**Collected data entries**:
------------------------------------

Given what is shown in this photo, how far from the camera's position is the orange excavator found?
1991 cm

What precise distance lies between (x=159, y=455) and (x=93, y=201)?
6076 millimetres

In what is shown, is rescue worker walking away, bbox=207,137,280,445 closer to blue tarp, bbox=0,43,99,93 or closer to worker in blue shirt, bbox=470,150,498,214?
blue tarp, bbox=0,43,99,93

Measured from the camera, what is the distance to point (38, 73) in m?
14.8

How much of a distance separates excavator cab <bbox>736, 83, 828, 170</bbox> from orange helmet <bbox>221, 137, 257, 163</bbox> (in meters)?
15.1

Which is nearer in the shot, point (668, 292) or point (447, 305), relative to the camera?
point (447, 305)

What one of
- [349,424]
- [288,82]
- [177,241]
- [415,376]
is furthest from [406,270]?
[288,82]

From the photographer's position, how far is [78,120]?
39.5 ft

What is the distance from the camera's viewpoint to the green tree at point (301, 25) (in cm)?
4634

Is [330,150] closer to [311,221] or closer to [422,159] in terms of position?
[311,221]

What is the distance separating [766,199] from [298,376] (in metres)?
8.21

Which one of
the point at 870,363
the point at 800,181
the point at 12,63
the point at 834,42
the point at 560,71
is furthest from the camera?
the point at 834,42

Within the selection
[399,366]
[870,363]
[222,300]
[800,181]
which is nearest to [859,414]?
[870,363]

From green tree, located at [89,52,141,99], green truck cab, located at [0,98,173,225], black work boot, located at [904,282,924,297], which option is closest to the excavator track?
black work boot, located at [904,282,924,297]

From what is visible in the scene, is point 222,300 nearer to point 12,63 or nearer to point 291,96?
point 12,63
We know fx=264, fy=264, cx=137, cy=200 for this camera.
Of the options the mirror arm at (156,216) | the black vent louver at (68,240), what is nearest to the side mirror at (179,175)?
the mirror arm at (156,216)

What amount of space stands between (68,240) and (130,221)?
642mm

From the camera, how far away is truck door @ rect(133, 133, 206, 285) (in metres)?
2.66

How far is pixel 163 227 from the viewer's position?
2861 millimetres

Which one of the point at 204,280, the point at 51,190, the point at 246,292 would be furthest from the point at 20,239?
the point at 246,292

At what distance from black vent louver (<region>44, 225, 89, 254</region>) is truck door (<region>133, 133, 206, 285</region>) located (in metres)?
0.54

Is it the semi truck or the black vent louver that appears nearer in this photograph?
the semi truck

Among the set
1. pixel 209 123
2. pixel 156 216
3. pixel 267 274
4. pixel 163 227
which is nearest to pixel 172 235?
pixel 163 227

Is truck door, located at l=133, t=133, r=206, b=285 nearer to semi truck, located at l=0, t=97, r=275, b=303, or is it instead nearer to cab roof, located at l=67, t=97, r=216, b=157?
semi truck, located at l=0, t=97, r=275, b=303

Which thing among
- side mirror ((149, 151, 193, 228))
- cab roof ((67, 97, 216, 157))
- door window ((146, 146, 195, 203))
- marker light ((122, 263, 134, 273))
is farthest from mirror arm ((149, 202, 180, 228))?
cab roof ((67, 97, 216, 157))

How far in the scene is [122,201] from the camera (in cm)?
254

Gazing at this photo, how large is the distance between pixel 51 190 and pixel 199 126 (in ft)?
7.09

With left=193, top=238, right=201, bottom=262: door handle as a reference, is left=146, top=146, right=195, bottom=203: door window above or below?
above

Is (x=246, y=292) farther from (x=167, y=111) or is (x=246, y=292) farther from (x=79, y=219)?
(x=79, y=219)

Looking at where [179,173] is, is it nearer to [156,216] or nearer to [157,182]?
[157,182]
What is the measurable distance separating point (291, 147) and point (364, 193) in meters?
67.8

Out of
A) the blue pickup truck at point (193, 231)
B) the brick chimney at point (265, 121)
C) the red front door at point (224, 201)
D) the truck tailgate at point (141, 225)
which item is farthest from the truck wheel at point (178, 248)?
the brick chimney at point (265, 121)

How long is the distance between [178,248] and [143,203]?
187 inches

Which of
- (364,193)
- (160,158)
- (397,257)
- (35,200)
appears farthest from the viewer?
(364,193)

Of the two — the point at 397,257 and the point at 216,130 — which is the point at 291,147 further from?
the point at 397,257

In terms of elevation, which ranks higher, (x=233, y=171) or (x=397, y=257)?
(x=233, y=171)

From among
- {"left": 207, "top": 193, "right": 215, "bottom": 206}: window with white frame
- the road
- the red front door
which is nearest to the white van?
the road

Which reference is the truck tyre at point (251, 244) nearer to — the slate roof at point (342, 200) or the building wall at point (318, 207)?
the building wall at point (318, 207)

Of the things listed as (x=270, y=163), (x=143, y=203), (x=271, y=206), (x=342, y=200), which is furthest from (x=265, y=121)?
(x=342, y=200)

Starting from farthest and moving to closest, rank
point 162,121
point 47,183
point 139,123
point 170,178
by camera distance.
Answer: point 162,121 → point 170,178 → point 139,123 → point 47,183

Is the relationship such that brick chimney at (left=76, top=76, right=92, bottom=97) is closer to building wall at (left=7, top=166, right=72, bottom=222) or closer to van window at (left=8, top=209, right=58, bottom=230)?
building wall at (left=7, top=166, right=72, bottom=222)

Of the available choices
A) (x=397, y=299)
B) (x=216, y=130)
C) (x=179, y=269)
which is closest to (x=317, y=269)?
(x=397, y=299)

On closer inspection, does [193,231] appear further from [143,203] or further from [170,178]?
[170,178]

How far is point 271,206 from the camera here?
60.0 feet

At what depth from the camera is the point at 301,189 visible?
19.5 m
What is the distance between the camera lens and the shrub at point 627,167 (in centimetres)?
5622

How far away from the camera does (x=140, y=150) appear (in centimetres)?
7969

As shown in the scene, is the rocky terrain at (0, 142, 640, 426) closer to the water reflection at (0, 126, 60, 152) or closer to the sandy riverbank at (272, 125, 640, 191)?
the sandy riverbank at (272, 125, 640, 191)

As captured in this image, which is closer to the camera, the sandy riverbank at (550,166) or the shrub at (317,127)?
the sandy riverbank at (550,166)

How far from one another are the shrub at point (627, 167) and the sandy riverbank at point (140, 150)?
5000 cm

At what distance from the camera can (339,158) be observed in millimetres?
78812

------------------------------------

**Problem description**: Only the lines from the one that contains "On closer inspection, does" to the end of the data should be output, exactly as they appear.

**The answer**:
On closer inspection, does [193,231] appear further from [143,203] or further from [170,178]?
[170,178]

How far is point 271,206 from the camera here?
60.0 feet

At what depth from the camera is the point at 301,189 visible?
19.5 m
What is the distance between the camera lens and the shrub at point 627,167 (in centimetres)?
5622

How far away from the camera does (x=140, y=150) appear (in centimetres)?
7969

As shown in the scene, is the rocky terrain at (0, 142, 640, 426) closer to the water reflection at (0, 126, 60, 152) or closer to the sandy riverbank at (272, 125, 640, 191)?
the sandy riverbank at (272, 125, 640, 191)

As captured in this image, which is closer to the camera, the sandy riverbank at (550,166) or the shrub at (317,127)?
the sandy riverbank at (550,166)

How far from one another are the shrub at point (627, 167) and the sandy riverbank at point (140, 150)?
5000 cm

At what distance from the camera can (339,158) be observed in millimetres?
78812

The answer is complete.